**ACTIVITY**:
The needed output is the run of lines below from the one containing "stradeXL Linen-Look Blackout" through the one containing "Ice Hockey Perfected", copied exactly and free of pictures.

**SOURCE INFORMATION**:
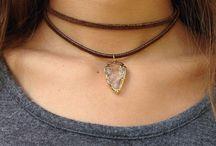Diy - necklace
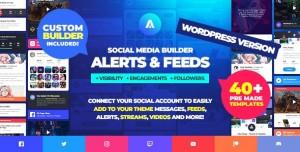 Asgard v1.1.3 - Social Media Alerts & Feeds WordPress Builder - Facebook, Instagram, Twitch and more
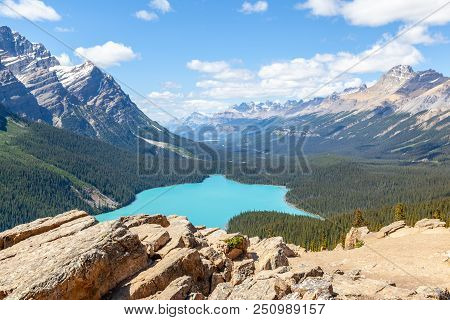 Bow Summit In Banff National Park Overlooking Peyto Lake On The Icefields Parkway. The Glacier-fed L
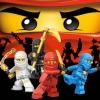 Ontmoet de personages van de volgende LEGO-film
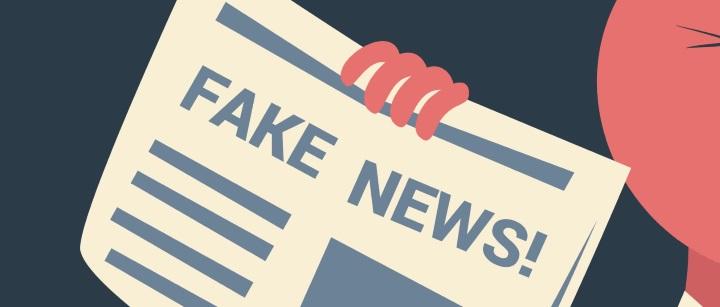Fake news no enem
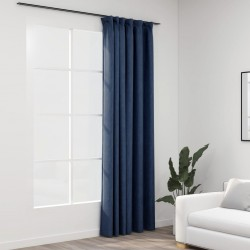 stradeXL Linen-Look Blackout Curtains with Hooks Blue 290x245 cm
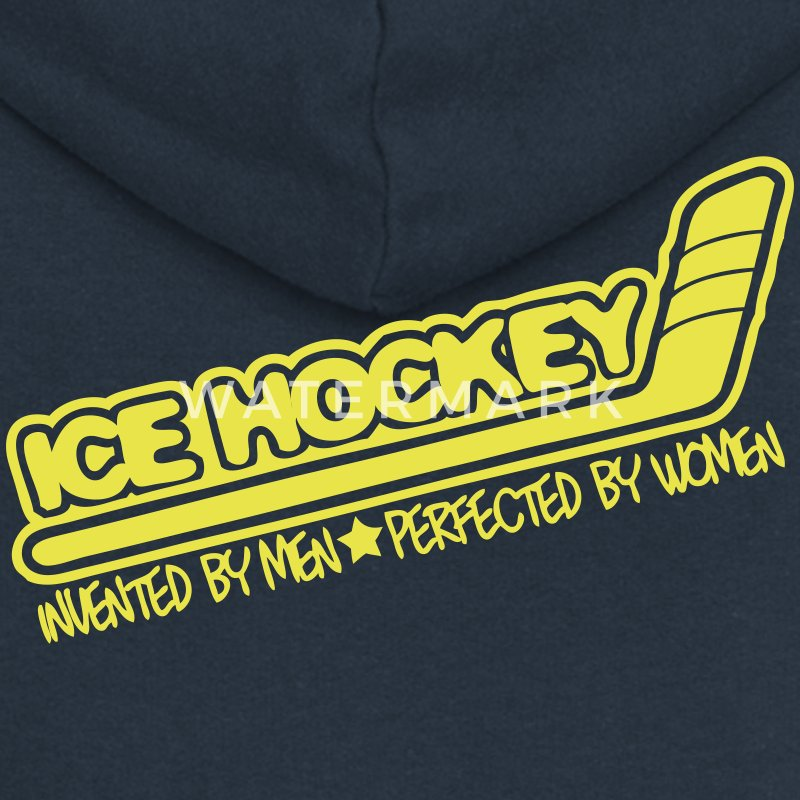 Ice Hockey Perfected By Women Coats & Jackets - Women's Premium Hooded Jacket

* * *

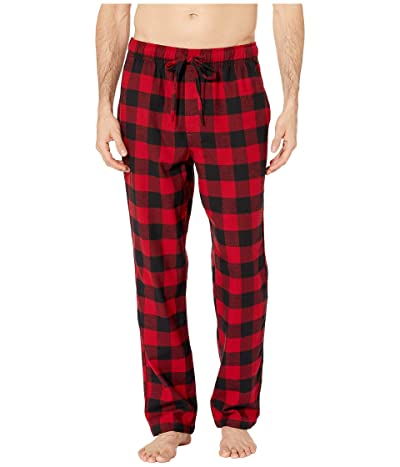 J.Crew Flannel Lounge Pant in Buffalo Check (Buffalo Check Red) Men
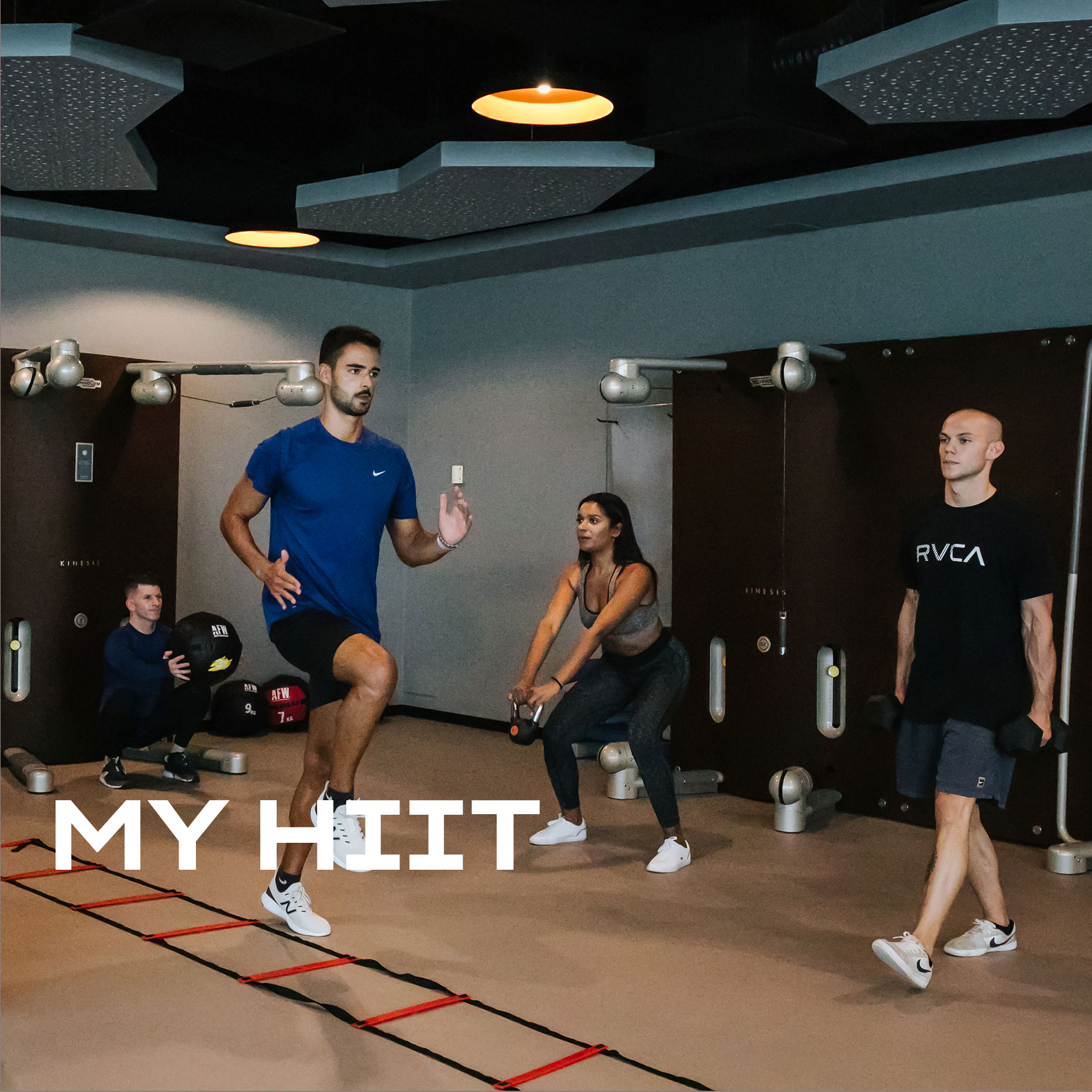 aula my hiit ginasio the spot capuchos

* * *

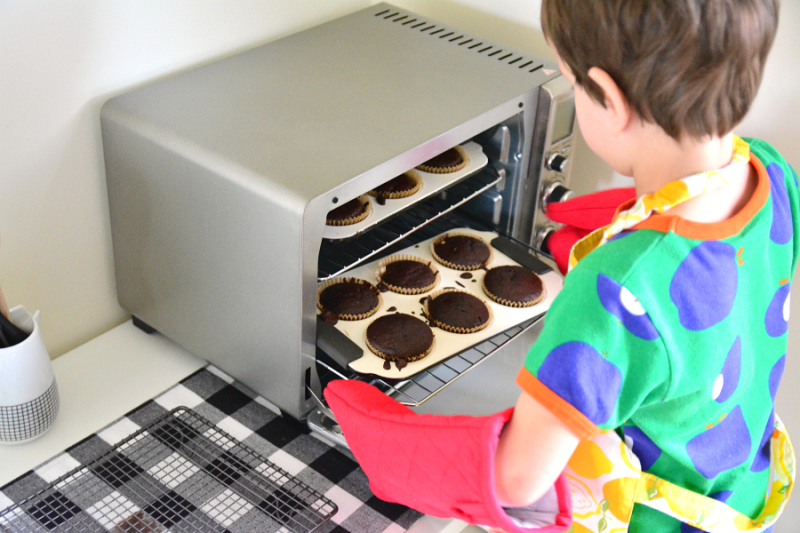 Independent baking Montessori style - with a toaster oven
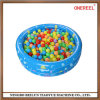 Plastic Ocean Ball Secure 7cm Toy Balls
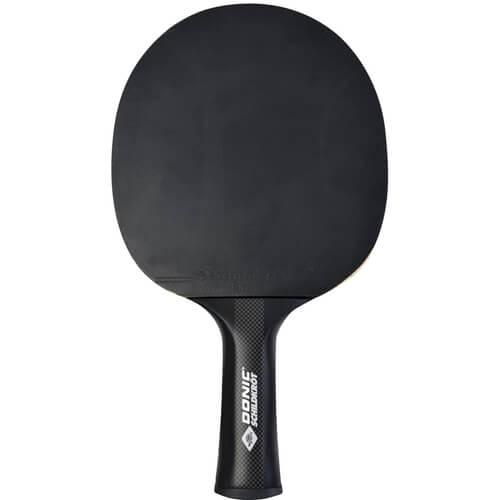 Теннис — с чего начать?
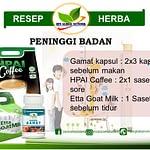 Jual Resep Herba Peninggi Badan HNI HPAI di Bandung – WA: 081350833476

**TASK SOLUTION**:
 stradeXL Linen-Look Blackout Curtains with Hooks Blue 290x245 cm
 Ice Hockey Perfected By Women Coats & Jackets - Women's Premium Hooded Jacket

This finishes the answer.